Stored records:
========================
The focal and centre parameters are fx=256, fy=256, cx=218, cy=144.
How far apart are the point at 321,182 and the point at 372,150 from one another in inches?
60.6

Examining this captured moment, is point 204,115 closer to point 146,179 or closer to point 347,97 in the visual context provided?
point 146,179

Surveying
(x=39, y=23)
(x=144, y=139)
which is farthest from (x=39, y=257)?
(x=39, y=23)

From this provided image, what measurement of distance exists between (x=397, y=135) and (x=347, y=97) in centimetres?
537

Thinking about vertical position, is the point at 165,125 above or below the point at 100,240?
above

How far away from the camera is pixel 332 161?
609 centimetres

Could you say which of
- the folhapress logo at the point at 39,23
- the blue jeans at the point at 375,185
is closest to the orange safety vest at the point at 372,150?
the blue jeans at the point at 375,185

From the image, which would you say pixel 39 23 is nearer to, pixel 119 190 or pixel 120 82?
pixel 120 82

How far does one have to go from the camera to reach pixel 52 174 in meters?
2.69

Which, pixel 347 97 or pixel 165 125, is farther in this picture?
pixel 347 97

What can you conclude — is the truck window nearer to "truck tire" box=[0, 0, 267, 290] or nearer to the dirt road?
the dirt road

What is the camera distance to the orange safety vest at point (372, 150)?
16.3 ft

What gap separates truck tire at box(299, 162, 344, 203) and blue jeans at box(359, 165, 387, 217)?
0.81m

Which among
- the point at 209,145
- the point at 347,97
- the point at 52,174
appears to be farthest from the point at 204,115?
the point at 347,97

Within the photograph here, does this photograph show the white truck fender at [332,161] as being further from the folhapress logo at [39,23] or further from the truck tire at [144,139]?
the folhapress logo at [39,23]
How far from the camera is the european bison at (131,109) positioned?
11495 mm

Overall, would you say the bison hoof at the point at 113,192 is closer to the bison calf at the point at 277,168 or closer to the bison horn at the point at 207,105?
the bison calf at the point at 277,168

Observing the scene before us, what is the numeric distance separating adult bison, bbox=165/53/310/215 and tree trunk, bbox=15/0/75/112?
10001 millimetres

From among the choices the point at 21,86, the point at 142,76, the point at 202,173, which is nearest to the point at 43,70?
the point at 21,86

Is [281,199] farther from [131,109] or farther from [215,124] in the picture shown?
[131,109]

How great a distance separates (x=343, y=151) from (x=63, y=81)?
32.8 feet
========================
Given task: Using the material above, extract the line that contains "What is the camera" and every line after it, exactly as given; stop at the last line.

Solution to this exercise:
What is the camera distance to the orange safety vest at point (372, 150)?
16.3 ft

What gap separates truck tire at box(299, 162, 344, 203) and blue jeans at box(359, 165, 387, 217)?
0.81m

Which among
- the point at 209,145
- the point at 347,97
- the point at 52,174
appears to be farthest from the point at 204,115?
the point at 347,97

Within the photograph here, does this photograph show the white truck fender at [332,161] as being further from the folhapress logo at [39,23] or further from the truck tire at [144,139]?
the folhapress logo at [39,23]
How far from the camera is the european bison at (131,109) positioned?
11495 mm

Overall, would you say the bison hoof at the point at 113,192 is closer to the bison calf at the point at 277,168 or closer to the bison horn at the point at 207,105?
the bison calf at the point at 277,168

Observing the scene before us, what is the numeric distance separating adult bison, bbox=165/53/310/215 and tree trunk, bbox=15/0/75/112?
10001 millimetres

From among the choices the point at 21,86, the point at 142,76, the point at 202,173, which is nearest to the point at 43,70?
the point at 21,86

Is [281,199] farther from [131,109] or farther from [215,124] in the picture shown?
[131,109]

How great a distance separates (x=343, y=151) from (x=63, y=81)?
32.8 feet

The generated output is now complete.